A fixed deposit is a sort of investment in which you make a one-time payment to a bank or other financial organization for a predetermined amount of time, usually a few months to many years. Interest is paid on the funds at a set rate that is decided upon at the time of investment. Both the principal and interest are paid to you at the conclusion of the term. Because they are not impacted by changes in the market, fixed deposits are thought to be a secure investment choice. Fixed deposits are a popular option for those looking to increase the return on their investments because their interest rates are typically higher than those of savings accounts. PPF is a provident fund is a government body to invest in to save tax and for long term saving plans. it is the most saver and higher rate of interest delivering invetment program. An individual is always advised to diversify their funds to gain profits.
About PPF Program
A PPF account is a savings plan supported by the government that has a high interest rate and tax advantages. Authorized banks and post offices are the places to open PPF accounts.

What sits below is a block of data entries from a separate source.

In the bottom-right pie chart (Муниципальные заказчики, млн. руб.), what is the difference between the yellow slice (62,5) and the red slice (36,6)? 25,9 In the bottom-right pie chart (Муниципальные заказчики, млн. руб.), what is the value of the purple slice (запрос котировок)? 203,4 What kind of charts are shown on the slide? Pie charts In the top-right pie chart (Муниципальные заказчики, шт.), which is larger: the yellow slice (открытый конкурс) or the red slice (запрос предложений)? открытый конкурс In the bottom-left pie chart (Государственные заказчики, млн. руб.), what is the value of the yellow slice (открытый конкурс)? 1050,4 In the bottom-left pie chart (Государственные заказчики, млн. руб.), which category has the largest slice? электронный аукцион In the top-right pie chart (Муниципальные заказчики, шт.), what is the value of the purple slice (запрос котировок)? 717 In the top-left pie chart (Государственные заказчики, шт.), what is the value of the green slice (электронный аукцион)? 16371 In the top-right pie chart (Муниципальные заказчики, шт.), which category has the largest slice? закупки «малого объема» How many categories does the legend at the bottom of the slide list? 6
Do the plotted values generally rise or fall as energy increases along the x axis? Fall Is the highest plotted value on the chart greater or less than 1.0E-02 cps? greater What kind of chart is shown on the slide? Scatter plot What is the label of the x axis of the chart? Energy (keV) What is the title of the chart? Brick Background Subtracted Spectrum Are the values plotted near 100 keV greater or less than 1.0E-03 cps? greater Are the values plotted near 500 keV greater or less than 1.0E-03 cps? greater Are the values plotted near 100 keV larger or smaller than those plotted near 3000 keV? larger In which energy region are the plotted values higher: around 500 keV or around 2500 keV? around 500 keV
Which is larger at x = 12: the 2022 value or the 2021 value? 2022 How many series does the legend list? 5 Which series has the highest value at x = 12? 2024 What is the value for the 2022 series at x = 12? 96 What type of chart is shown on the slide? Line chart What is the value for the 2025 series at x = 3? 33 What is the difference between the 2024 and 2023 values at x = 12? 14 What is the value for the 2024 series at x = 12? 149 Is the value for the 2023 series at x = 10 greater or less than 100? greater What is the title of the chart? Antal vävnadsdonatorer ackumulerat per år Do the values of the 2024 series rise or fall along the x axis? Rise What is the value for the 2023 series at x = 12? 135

The account holder cannot take money out of the account for 15 years because of the lock-in period.
The current yearly interest rate for PPF accounts, which is controlled by the government, is 7.1%. PPF accounts are a desirable investment choice for individuals seeking tax savings because the interest they generate is tax-free.

FD Vs PPF : Highlights
Name Of Post | FD Vs PPF ? : Know Benefits & Pros & Cons |
Type Of Investem | PF: Term DepositPPF: Long-term government-backed savings scheme |
Tenure | PF:7 to 10 Days MinimumPPF: 15 Years |
Level Of Risk | PF: Low RiskPPF: No Risk |
Category | Finance AID |
Benefits of FD And PPF
Before making an investment, you should weigh the following advantages of PPF vs FD:
Advantages of FD
- A secure investment choice that is subject to financial institution regulation
- Guaranteed profits regardless of market swings
- FDs provide you the freedom to select an appropriate tenure.

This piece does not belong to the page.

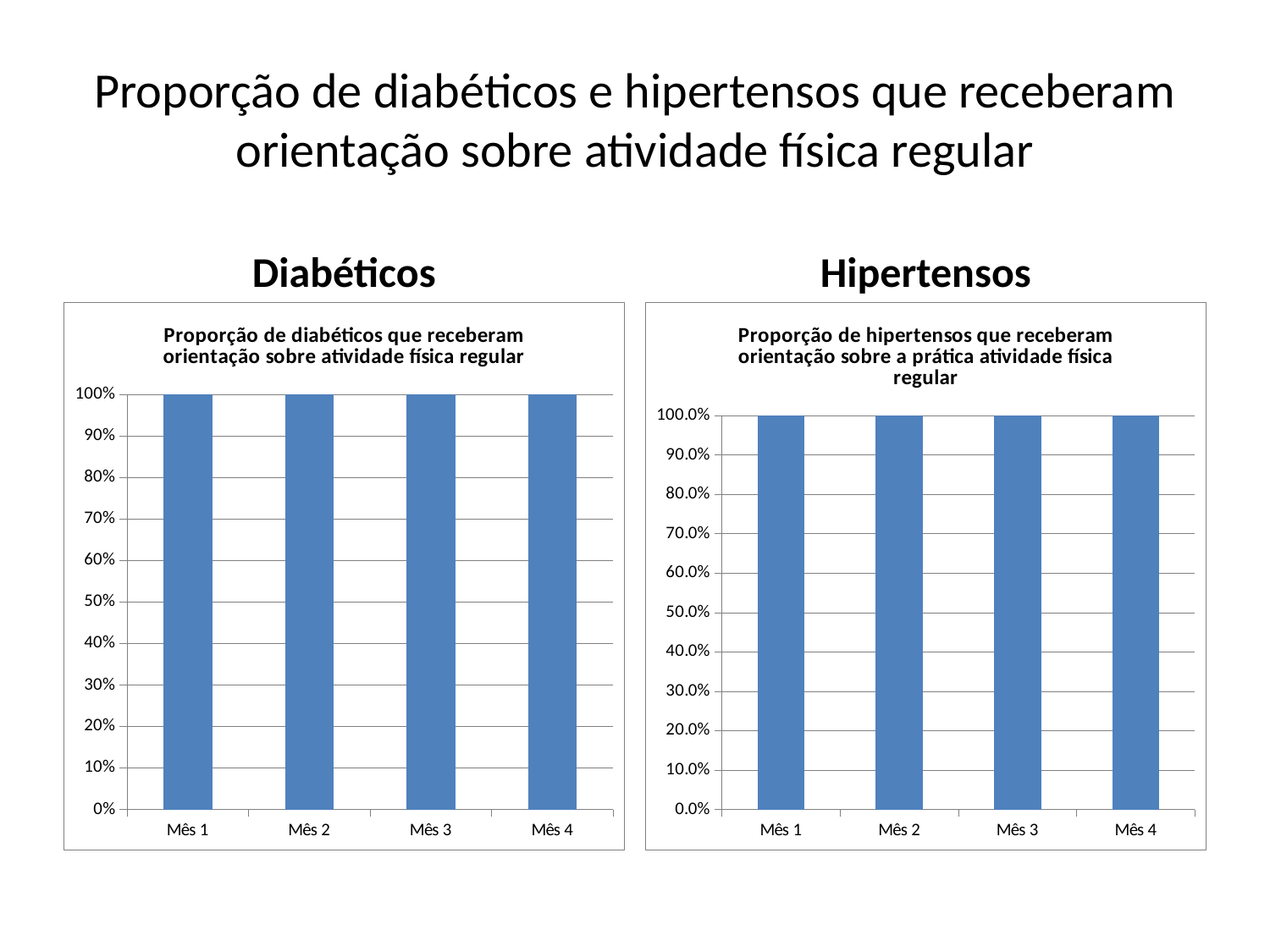
In the Hipertensos chart, what is the value for Mês 2? 100.0% What is the title printed inside the Hipertensos chart? Proporção de hipertensos que receberam orientação sobre a prática atividade física regular In the Hipertensos chart, how many bars are plotted? 4 What kind of chart is the Diabéticos chart? bar chart What kind of chart is the Hipertensos chart? bar chart In the Diabéticos chart, what is the value for Mês 1? 100% In the Hipertensos chart, is the value for Mês 1 greater or less than 50.0%? greater In the Diabéticos chart, what is the value for Mês 4? 100% In the Hipertensos chart, what is the value for Mês 3? 100.0% In the Diabéticos chart, what is the difference between the values for Mês 2 and Mês 3? 0% In the Diabéticos chart, how many months are shown on the x axis? 4 In the Diabéticos chart, do the values rise, fall or stay the same from Mês 1 to Mês 4? stay the same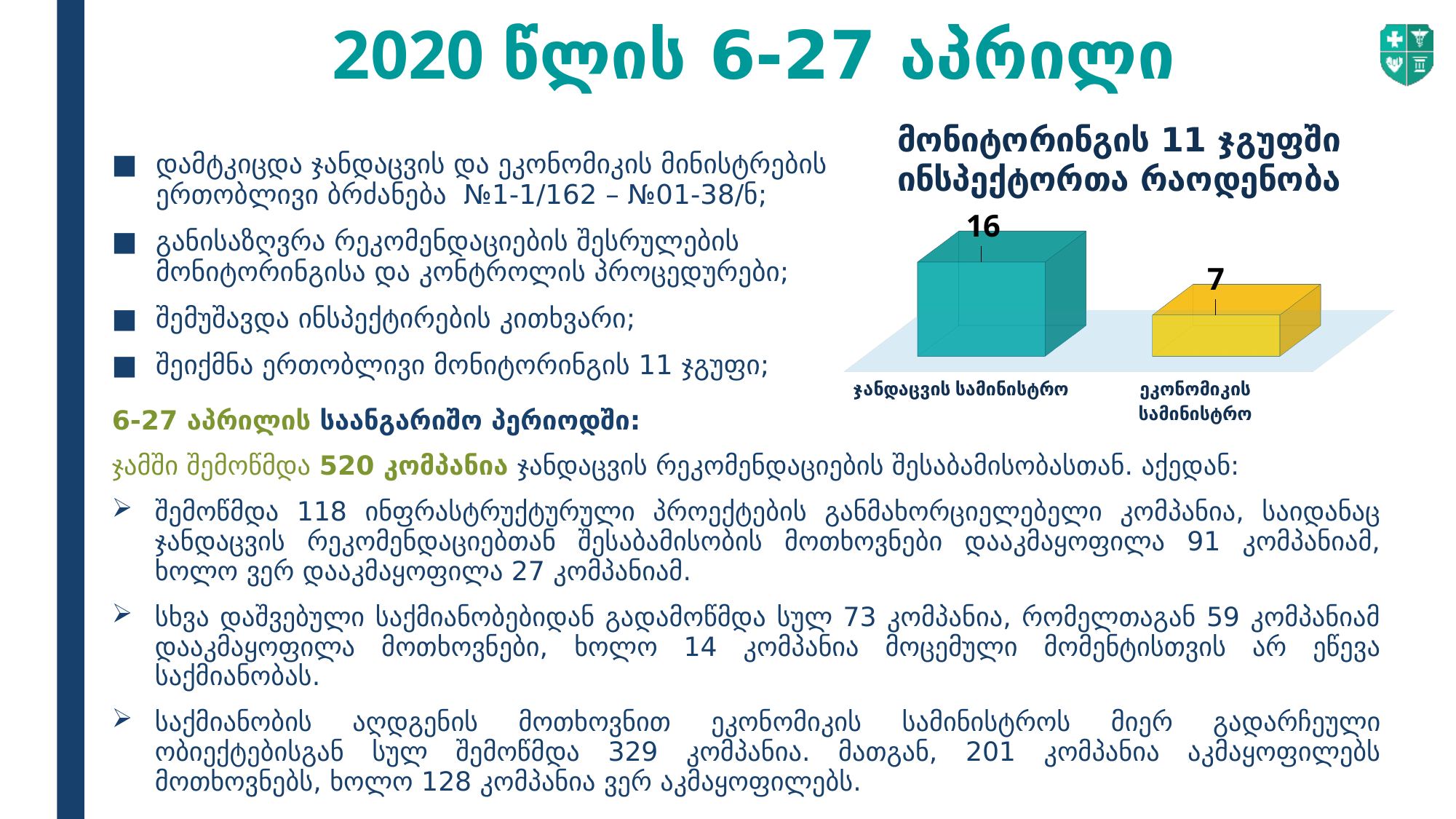
Which category has the highest value in the chart? ჯანდაცვის სამინისტრო What is the value for ეკონომიკის სამინისტრო in the chart? 7 Which is larger: the value for ჯანდაცვის სამინისტრო or the value for ეკონომიკის სამინისტრო? ჯანდაცვის სამინისტრო What is the difference between the values for ჯანდაცვის სამინისტრო and ეკონომიკის სამინისტრო? 9 Which category has the lowest value in the chart? ეკონომიკის სამინისტრო How many categories are shown in the chart? 2 What is the total of the two values shown in the chart? 23 What kind of chart is shown on the slide? bar chart What is the title of the chart? მონიტორინგის 11 ჯგუფში ინსპექტორთა რაოდენობა What colour is the bar for ეკონომიკის სამინისტრო? yellow What is the value for ჯანდაცვის სამინისტრო in the chart? 16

- As compared to the savings accounts this Fixed Deposit offers you more interest.
- An extremely liquid investment that is susceptible to early withdrawal
- Choosing to invest in tax-saving FDs in order to receive section 80C tax benefits
- Possession of a loan secured by FD
Advantages of PPF
- Encouraged long-term savings with a 15-year lock-in period.
- PPF investments are extremely safe because the government backs them, and they have greater interest rates than typical fixed-instrument investments.
- A loan arrangement secured by PPF
- The interest rate is set for the duration of the term and is announced every three months.
- Extremely steady because PPF rewards are independent of market swings.
Pros Of FD and PFF
Fixed Deposit
- Ten years to seven days is a flexible tenure.
- Assured returns with fixed interest rate
- Easy liquidity and premature withdrawal (with penalty)
- Loan facility available against FD
- Suitable for short- to medium-term goals
Public Provident Funds
- EEEs (Exempt at Investment, Interest, and Maturity) are tax-free returns.
- Government-supported and extremely secure
- The best option for long-term growth is compound interest.
- After a certain number of years, partial withdrawals and loans are permitted.
- This is perfectly designed for long term savings.
Cons Of FD and PFF
Fixed Deposit
- Earned interest is subject to taxes.
- Long-term returns could be less than inflation.
- Penalties for early withdrawal
- Unsuitable for generating long-term wealth
- Unless it is a five-year tax-saving FD, there is no tax benefit.
Public Provident Funds
- 15-year lock-in term (after five years, only partial withdrawals are permitted)
- An annual maximum investment of ₹1.5 lakh
- Not being able to open several accounts in your name
- Government-fixed returns might not always outpace inflation.
- Unsuitable for urgent liquidity requirements
FAQ’s Related To FD Vs PPF?
Which is more secure, PPF or FD?
Because PPF has the support of the Indian government, it is safer.
Which provides greater tax advantages?
With tax-free returns under Section 80C, PPF provides superior tax advantages.
Can I invest in PPF and FD at the same time?
It is possible to invest in both at the same time.
For a short-term investment, which is better?
For short-term investment objectives, FD is preferable.
Which is more effective at creating money over the long run?
PPF is the best option for building money over the long run.
Is FD subject to taxes?
FD interest is, in fact, fully taxable.
Can I take my FD out early?
Yes, with an interest penalty.
Can I take an early PPF withdrawal?
After five years, a partial withdrawal is permitted under certain restrictions.
Can I borrow money against my FD?
The majority of banks do provide loans secured by FDs.